Postcards from the past: alumni messages for first years

On the top floor of Charles Stewart House on Chambers Street, amid constant fundraising campaigns and the birthing of student development programmes, The University of Edinburgh’s Development and Alumni Office has been receiving messages from well-wishers for this year’s intake of new students.

University alumni were contacted over the summer holidays and provided with postcards on which they could offer words of advice to incoming students.

Students are often left feeling distinctly uneasy on being told to “enjoy yourself, these are the best days of your life.” Whilst this pressure-laden sentiment was echoed by many of the alumni who offered their support, some of the postcards contain rather more charmingly abstract advice.

Words of wisdom were received from a vast range of alumni from across the world and from a variety of degree backgrounds. Alumni were contacted irrespective of how recently they graduated, resulting in submissions from alumni who graduated as early as 1942.

Rooted in an understanding of the University of Edinburgh experience that only a former student could have, these pearls of wisdom ring as true for students entering their fourth year and home straight of their undergraduate degree, as they do for first years still acquainting themselves with this ‘wonderful city’.

One of the more profound reminiscences was sent in by a 1967 Dentistry graduate, urging students to make use of the time at university that “seems slow, endless, open” and “to use it joyously and learn as much as you can.”

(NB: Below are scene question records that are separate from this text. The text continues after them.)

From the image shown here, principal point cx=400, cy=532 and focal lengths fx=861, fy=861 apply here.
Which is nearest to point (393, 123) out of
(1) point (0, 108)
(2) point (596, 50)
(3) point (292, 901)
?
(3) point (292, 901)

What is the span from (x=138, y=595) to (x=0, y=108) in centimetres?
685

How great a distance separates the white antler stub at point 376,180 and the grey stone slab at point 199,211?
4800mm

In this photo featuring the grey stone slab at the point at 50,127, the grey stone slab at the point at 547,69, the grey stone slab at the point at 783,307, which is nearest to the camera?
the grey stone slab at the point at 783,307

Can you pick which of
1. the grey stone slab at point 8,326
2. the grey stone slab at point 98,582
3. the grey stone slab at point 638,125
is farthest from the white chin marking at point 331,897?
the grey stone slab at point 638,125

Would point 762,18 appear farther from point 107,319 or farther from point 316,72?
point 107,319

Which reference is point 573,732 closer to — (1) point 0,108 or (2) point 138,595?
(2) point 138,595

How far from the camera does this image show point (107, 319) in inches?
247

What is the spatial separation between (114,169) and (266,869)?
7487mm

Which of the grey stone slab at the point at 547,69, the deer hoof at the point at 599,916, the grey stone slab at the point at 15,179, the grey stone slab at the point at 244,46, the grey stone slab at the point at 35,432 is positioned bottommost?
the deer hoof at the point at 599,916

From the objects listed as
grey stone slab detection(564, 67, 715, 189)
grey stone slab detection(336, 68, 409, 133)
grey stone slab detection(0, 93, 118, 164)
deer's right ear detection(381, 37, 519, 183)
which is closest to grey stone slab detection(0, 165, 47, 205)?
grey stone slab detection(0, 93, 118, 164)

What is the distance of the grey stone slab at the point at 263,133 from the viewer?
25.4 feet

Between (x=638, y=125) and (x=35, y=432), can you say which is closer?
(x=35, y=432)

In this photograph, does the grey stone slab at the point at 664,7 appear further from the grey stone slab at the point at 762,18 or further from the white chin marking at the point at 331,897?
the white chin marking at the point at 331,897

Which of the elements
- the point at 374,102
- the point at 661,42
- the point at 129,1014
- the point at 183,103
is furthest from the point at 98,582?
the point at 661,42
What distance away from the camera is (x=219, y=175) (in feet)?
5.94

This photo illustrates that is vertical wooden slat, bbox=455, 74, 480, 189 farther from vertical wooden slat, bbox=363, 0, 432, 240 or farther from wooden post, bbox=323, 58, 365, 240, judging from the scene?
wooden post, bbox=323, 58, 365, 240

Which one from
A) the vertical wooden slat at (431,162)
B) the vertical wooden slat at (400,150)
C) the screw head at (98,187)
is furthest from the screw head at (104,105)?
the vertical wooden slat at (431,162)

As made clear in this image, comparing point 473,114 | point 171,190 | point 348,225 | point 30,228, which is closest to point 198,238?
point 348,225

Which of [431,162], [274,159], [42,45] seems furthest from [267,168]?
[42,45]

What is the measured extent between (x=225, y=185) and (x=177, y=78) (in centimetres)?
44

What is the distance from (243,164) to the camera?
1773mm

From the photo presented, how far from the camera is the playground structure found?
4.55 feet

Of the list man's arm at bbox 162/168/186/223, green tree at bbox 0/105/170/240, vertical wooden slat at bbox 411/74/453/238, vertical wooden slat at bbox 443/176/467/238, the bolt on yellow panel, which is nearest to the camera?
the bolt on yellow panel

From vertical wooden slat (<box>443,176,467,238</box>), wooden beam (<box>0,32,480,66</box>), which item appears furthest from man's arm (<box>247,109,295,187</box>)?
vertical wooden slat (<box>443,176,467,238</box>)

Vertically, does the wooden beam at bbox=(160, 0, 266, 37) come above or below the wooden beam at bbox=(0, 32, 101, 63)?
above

Alumni also frequently extolled the virtues of the city in which we are living and encouraged students to explore the outskirts of Edinburgh, particularly the waterfront at Leith and the Pentland hills.

As winter creeps steadily closer and horror stories concerning the Scottish wind and rain begin to filter down to first years who come from the comparatively tropical English south, a recent Biology graduate was compelled to offer reassurance. They said: “It will be hard at times. It will be cold, dark and wet at times. But they should be good times; so do a bit of work, rest and play, and enjoy it.”

Particularly poignant in light of the recent Scottish independence referendum, one Englishman implored students from south of the Border to “make full use of the cultural and historical differences between our two countries” in the hope that their years at Edinburgh would “give you an appreciation of all the good things about Scotland.”

Overwhelmingly, alumni emphasised the importance of achieving a balance throughout the university experience, with “work hard, play hard” being the most commonly wheeled-out cliché. Achieving this elusive equilibrium, however, is rather more easily said than done.

One graduate rather sweetly suggested setting aside “one day a week when you don’t open a textbook.” Others remembered fondly their experiences with sports clubs and societies and urged first years not to get bogged down in an inordinate amount of extra-curricular activities but to pick your passion and commit to it.

With regard to deciding how to spend your time at university, a French graduate from the class of 1961 drew on Hemingway’s mastery of simplicity to get the message across: “when you stop doing things for fun you might as well be dead.”

Amongst the recommendations to “read voraciously”, “attend classes outside of your subject” and avoid “dabbling with drugs”, some graduates chose to send a resoundingly inspirational anti-establishment message.

One 1971 graduate beseeched students to “never swallow what you’re taught without chewing it well” whilst politics alumna Karina Brooke chose “illegitimi non carborundum”, the mock-Latin aphorism meaning “don’t let the b*stards grind you down”, to appeal to students’ individualistic resolve.

From Classics graduates submitting their favourite Horatian tags, to former English Literature students borrowing lines from Hamlet, Edinburgh alumni have contributed to an invaluable and tremendously sweet collection of guidance notes and university memories.

It is, however, a graduate from 1955 who perhaps offers the best advice with the following message: “Never trust some old fart’s words of wisdom.”